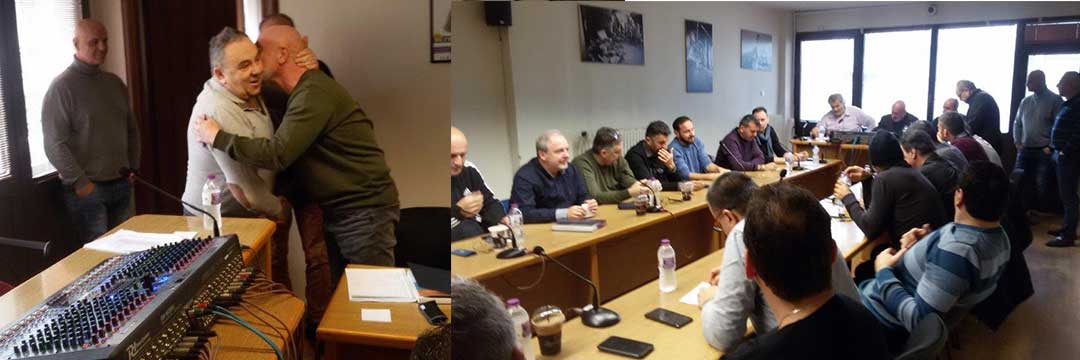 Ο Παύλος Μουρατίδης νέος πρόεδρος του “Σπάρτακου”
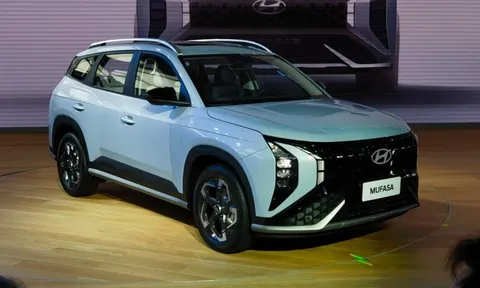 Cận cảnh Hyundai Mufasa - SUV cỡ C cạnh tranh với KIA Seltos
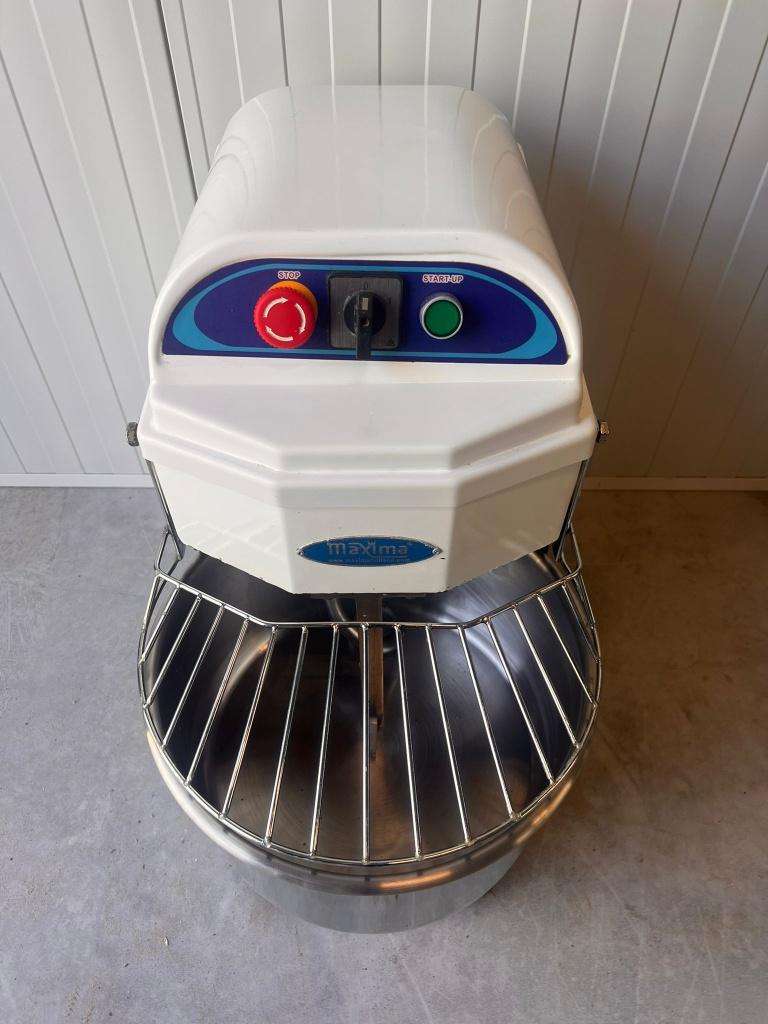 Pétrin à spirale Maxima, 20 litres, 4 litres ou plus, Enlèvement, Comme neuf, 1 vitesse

◆ **Try it**:
In your copy, restate the data above word for word but leave out any picture.

◆ **Result of the task**:
 Ο Παύλος Μουρατίδης νέος πρόεδρος του “Σπάρτακου”
 Cận cảnh Hyundai Mufasa - SUV cỡ C cạnh tranh với KIA Seltos
 Pétrin à spirale Maxima, 20 litres, 4 litres ou plus, Enlèvement, Comme neuf, 1 vitesse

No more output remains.